__DOCUMENT SEGMENT__

--- --- ---

A deviation of this measurement from the 
determination of $\alpha_s$ using event samples containing 
light quark jets would indicate a violation of the ``flavour
independence'' of the strong interactions --- i.e., would
point towards new physics phenomena connected with the top quark.
Specific examples of non-standard interactions that could
be probed by reaction (\ref{reac}) are possible anomalous
couplings of the top quark to photons, $Z$-bosons and gluons.
It has been shown \cite{Ri96} that a 
large anomalous chromomagnetic $t\bar{t}g$ coupling would 
modify the gluon energy spectrum in $e^+e^-\to t\bar{t}g$.
Furthermore, symmetry tests can be performed utilizing 
the richer kinematic structure of the final state in
(\ref{reac}). These contain tests of the CP symmetry 
\cite{BaAtEiSo96} and
the search for final state rescattering (`T'-violating) effects  
using triple momentum correlations.\cite{BrDiSh96}  
Both the search for heavy quark anomalous
couplings \cite{sld1} and the symmetry tests \cite{sld2} 
have been shown to be experimentally
feasible in the case of $b\bar{b}g$ production at the $Z$
resonance, and it will be interesting to perform similar
studies with top quarks. In order to unravel
possible deviations from QCD expectations, it is mandatory
to analyse reaction (\ref{reac}) at next-to-leading order
in $\alpha_s$.

--- --- ---

__RAW RECORDS__

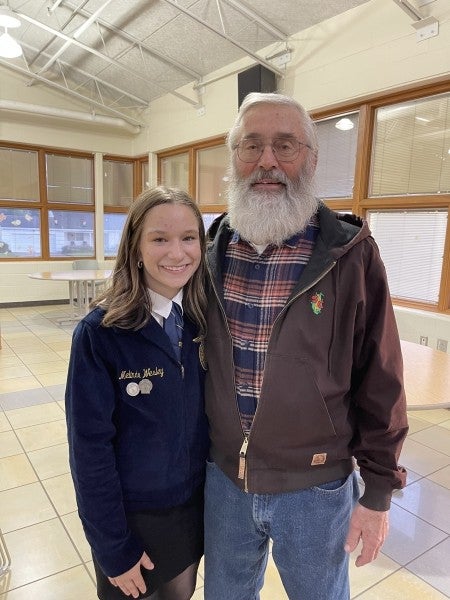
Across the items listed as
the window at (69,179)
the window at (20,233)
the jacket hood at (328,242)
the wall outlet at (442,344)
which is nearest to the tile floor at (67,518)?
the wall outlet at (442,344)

--- --- ---

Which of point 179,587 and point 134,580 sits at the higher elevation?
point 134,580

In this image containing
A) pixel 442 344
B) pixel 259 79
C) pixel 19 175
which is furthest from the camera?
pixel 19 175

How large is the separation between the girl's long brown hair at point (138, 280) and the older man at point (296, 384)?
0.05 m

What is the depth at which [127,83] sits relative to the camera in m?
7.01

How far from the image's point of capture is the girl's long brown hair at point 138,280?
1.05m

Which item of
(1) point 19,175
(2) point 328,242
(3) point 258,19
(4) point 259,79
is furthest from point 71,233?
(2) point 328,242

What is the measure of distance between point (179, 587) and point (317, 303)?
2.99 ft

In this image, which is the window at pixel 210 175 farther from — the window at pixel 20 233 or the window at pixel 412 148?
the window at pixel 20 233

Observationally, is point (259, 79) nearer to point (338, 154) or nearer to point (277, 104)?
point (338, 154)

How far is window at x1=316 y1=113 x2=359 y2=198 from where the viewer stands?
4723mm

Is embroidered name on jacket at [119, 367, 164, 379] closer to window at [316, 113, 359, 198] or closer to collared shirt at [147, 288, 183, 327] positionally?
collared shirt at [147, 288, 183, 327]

--- --- ---

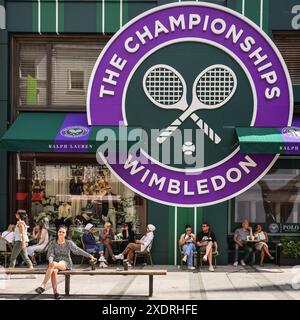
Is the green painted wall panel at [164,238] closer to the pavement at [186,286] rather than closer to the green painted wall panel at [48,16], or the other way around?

--- --- ---

Please retype the passage on top quark couplings from the top of the page in full, with every character, symbol and line break unchanged.

A deviation of this measurement from the 
determination of $\alpha_s$ using event samples containing 
light quark jets would indicate a violation of the ``flavour
independence'' of the strong interactions --- i.e., would
point towards new physics phenomena connected with the top quark.
Specific examples of non-standard interactions that could
be probed by reaction (\ref{reac}) are possible anomalous
couplings of the top quark to photons, $Z$-bosons and gluons.
It has been shown \cite{Ri96} that a 
large anomalous chromomagnetic $t\bar{t}g$ coupling would 
modify the gluon energy spectrum in $e^+e^-\to t\bar{t}g$.
Furthermore, symmetry tests can be performed utilizing 
the richer kinematic structure of the final state in
(\ref{reac}). These contain tests of the CP symmetry 
\cite{BaAtEiSo96} and
the search for final state rescattering (`T'-violating) effects  
using triple momentum correlations.\cite{BrDiSh96}  
Both the search for heavy quark anomalous
couplings \cite{sld1} and the symmetry tests \cite{sld2} 
have been shown to be experimentally
feasible in the case of $b\bar{b}g$ production at the $Z$
resonance, and it will be interesting to perform similar
studies with top quarks. In order to unravel
possible deviations from QCD expectations, it is mandatory
to analyse reaction (\ref{reac}) at next-to-leading order
in $\alpha_s$.